Its reading room, however, is gloriously, stunningly irrational. It’s a cathedral of books—240 feet long, 52 feet wide, and 65 feet high—crowned by a transverse-arched ceiling stamped endlessly with kaleidoscopic medallions. It squanders space so lavishly that only 17,000 books line the walls—fewer than a tenth of your average Barnes & Noble. It would make a more practical concert hall than library, where all that empty air could be put to work making useful reverb time.

But all that space soaring overhead, defined by meticulous detailing and flooded with diffused daylight (and 22 chandeliers after sundown), is an emotional rush. Gould was no na僚 he staged it. In a 1926 diary entry he muses that the space imparts “the impression of something higher than the individual” that “aids in detaching the mind from incidental thinking.” There’s authority in the Gothic air, too. You don’t have to be an architecture junkie to feel the weight of centuries here, stretching back through America’s European roots to medieval monks ponderously amassing knowledge (and keeping it away from the peasants). And if there’s a dance of cognitive dissonance in the room’s imagery (church) and its function (reasoning), well, Oxford has the same problem.

ALL GREAT ARCHITECTS eventually figure it out: interiors are more important than exteriors—they’re why buildings are buildings and not just big lawn ornaments. Frank Lloyd Wright was fond of quoting Lao Tzu: “The reality of the vessel is the void within it.” The reality of Suzzallo’s void is that it palpably celebrates human achievement and intelligence. You walk in and you shiver first with delight, then responsibility. The room expects something, and not only of you. A vast space unites people in a collective purpose. A collection of fragmented spaces, like EMP, can’t do that.

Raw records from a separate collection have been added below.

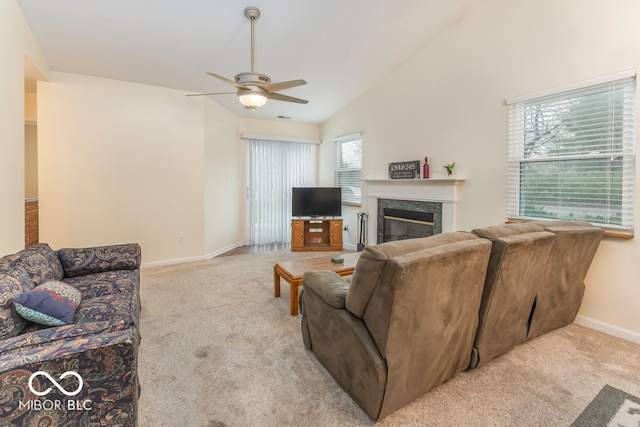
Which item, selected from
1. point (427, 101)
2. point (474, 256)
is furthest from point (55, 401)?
point (427, 101)

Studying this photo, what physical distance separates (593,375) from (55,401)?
9.79 feet

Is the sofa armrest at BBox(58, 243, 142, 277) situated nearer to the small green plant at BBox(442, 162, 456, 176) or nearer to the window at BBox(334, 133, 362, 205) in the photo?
the small green plant at BBox(442, 162, 456, 176)

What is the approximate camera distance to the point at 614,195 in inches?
98.6

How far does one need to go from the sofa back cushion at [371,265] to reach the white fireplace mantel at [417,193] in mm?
2295

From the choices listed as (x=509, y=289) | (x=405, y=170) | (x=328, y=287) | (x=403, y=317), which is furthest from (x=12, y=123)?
(x=405, y=170)

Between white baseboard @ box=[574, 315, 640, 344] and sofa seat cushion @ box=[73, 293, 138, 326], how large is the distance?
3.65 meters

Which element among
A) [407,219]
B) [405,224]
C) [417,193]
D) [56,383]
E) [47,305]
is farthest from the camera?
[405,224]

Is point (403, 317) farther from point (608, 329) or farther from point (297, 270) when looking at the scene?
point (608, 329)

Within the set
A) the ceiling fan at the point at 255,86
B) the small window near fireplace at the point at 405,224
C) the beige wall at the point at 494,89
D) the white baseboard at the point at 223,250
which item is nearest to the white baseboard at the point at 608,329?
the beige wall at the point at 494,89

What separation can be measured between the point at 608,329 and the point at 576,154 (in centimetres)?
156

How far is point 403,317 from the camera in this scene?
1.43 metres

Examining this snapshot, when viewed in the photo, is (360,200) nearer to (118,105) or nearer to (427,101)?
(427,101)

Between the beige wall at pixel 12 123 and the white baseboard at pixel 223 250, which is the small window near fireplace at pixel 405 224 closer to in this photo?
the white baseboard at pixel 223 250

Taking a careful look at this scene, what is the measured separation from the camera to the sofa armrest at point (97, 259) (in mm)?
2529
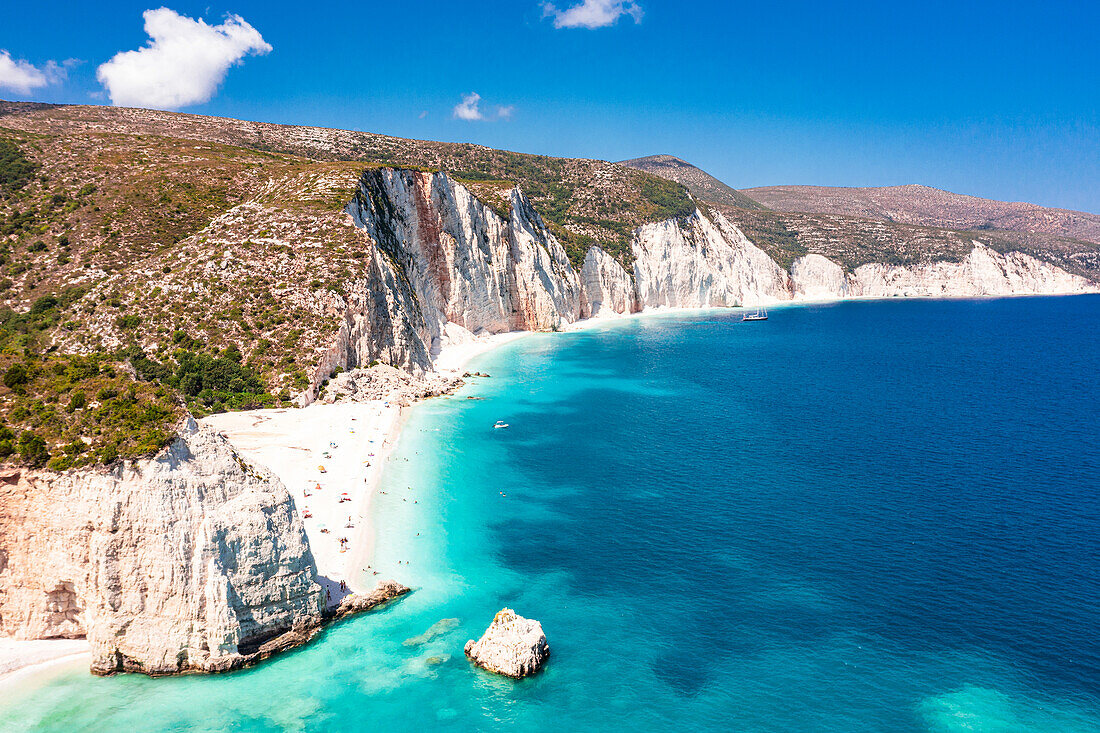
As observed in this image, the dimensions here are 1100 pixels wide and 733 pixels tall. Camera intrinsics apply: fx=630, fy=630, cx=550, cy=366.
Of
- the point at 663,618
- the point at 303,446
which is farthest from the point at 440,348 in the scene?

Few new public buildings of any kind today even try to provide big, dramatic spaces. Urban train stations once celebrated the audacity of travel, but airport terminals seem to punish it. City halls, once symbols of civic pride, now had better look like Scrooge’s file cabinets to prove that government is using our tax money efficiently. Star architect Steven Holl calls his new Bellevue Art Museum an “art barn,” proudly enough. Most new churches look like suburban community centers, which is what they are. The magic show is over.

Wilson says that few libraries today are daring to build spaces for inspiration alone. (If it’s impossible to measure, it’s impossible to justify.) However, the new Seattle Central Library promises a dramatic reading room on the eighth floor with nearly the footprint of Suzzallo’s (50 by 200 feet) and a view of Elliott Bay. Judgment will have to wait until it’s finished.

Betsy Wilson has been checking in on Suzzallo’s reading room nearly every day since its Sept. 30 opening, and she has another story about how students work in there. “The acoustics are so good that using a laptop becomes really obtrusive,” she reports. “When a student starts to use one, someone else will say, ‘Could you please take that outside?’ We haven’t made a rule about it; they seem to police themselves. With all our technology, there’s a longing for that kind of place. It’s kind of the last sanctuary for quiet thought.”